Basha: Popoy, umuwi ka na!Anyone who has loved and has been rejected can relate to Popoy’s pain. Some parting might be such a sweet sorrow, but according to Emily Dickenson, “parting is all we need to know of hell.”
Popoy: Mahal na mahal kita at ang sakit sakit na.
-- One More Chance (2007, Film)
I have heard stories from clients and friends about the pain of being romantically rejected—when your romantic advancement is refused by another or when an existing romantic relationship (real or perceived) is ended. Personally too, this is not foreign to me. I have been rejected—socially and romantically—a lot of times in my adult life.
So, I wondered what science has to say about this and to my surprise this has been studied!
Anyone who has experienced heartache knows that the “ache” is not symbolic but real. In fact, a study has shown that emotional pain like being romantically rejected affects the same primary brain regions as that of physical pain.
Nathan DeWall and his colleagues from University of Kentucky looked into fMRI scans of volunteers who experienced rejection. (Researchers manipulated a computer game so that some players feel excluded.) Results showed an interesting discovery. The brain region associated with physical pain lit up. Thus, the brain experienced emotional pain just as real as it would if the body had been wounded.
The researchers investigated further by asking if taking painkillers will also ease the emotional pain just as it will for physical pain. In a different study, volunteers were given 1000 milligram dose of acetaminophen—the active ingredient in Tylenol— every morning and night for three weeks while others took a placebo. Those who took the drug reported less emotional pain compared to those who did not. Thus, taking painkillers also relieves the emotional pain.
So if you are broken-hearted, take a Tylenol and it will ease the pain.
But we all know that coping with break-up or rejection is not that simple. Even the psychologists who did the study do not suggest popping Tylenol every time one feels broken-hearted. The drug taken frequently and in large doses has side effects on the liver.
Psychiatrists Thomas Lewis, Fari Amini, and Richard Iannon from the University of California in San Francisco think that when we are romantically rejected we undergo a psychobiological (as it also involves neurochemicals in the brain) process of two phases: protest phase and resignation/despair phase. Taking Tylenol makes that brain region associated with physical pain NOT light up but it will not allow one to skip the process.
During the protest phase, the abandoned lover will try everything to win their sweetheart back. We obsessively dissect all aspects of the relationship, establish what went wrong, and strategize on how to rekindle the romance. Helen Fisher, an anthropologist by profession but had studied romantic interpersonal attraction for more than 30 years, calls this frustration aggression–when the romantic love is spoiled, the lover just loves harder.
Another characteristic of protest is what Psychologist Reid Meloy calls abandonment rage. We know that sometimes it is easier to move on when we are angry with our ex-lovers. But, why do we hate someone we loved? “Perhaps because it enables jilted lovers to extricate themselves from dead end love affairs so that they can renew the vital courting process sooner,” Helen Fisher hypothesized.
Over time, we give up and we enter the stage of hopelessness, resignation, and despair. We cry, lie in bed, stare into space, drink, forget to take care of self and become ugly (inside and out). Elizabeth Gilbert—author of Eat, Pray, and Love—said that we know we have reached romantic rejection’s final destination when we have completely and mercilessly devaluated our self.
• • • •
- What this exercise asks
[A] For each statement, answer yes or no on whether the article on romantic rejection agrees with it, and quote the deciding words. (i) In the second study, volunteers took acetaminophen every morning and night for three weeks. (ii) The psychologists who did the study suggest taking Tylenol every time one feels broken-hearted. (iii) Taking Tylenol lets a person skip the two-phase process of rejection.
[B] Copy the part of the article on romantic rejection that opens with the words containing "I have heard" and closes with "my adult life.".
The rows that follow have nothing to do with the article on romantic rejection.

- Data excerpts
• • • •
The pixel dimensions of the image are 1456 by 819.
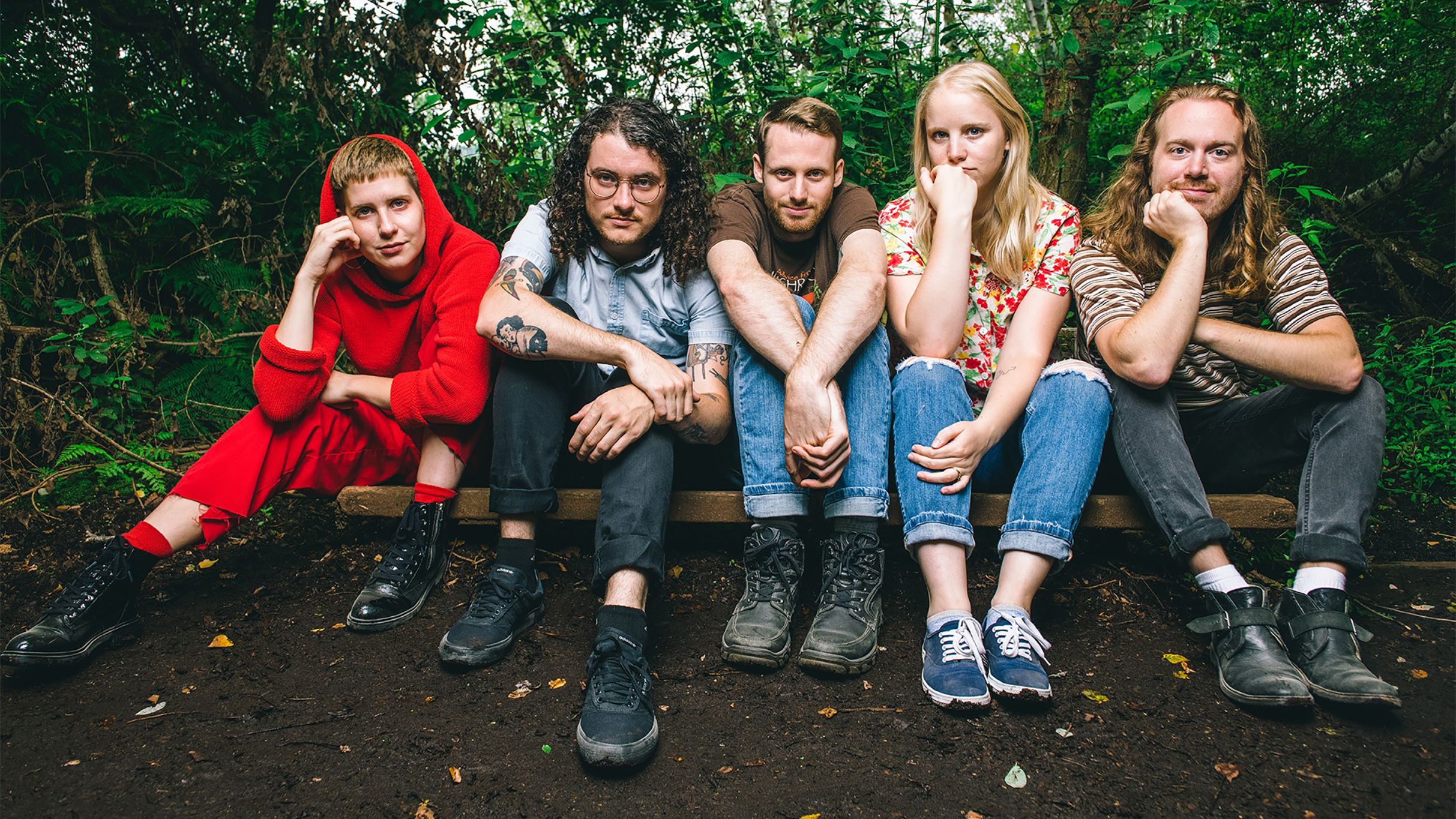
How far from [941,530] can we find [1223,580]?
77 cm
• • • •
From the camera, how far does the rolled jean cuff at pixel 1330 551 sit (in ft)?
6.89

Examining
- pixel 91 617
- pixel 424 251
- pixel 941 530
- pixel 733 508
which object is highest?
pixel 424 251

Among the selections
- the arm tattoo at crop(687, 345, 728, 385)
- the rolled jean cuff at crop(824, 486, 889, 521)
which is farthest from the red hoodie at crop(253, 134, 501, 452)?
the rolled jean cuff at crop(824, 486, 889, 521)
• • • •
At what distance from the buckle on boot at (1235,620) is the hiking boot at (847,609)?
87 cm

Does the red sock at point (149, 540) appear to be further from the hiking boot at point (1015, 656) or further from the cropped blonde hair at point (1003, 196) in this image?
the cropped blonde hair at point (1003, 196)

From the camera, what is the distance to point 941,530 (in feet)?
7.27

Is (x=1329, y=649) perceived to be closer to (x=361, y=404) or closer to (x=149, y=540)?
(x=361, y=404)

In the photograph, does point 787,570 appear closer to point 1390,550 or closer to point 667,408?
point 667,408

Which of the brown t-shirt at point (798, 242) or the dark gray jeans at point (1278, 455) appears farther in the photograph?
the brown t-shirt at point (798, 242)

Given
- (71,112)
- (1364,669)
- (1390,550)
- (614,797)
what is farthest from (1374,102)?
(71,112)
• • • •
- Task-by-task results
[A]
(i) Yes: "every morning and night for three weeks"
(ii) No: "Even the psychologists who did the study do not suggest popping Tylenol every time one feels broken-hearted."
(iii) No: "it will not allow one to skip the process"

[B]
I have heard stories from clients and friends about the pain of being romantically rejected—when your romantic advancement is refused by another or when an existing romantic relationship (real or perceived) is ended. Personally too, this is not foreign to me. I have been rejected—socially and romantically—a lot of times in my adult life.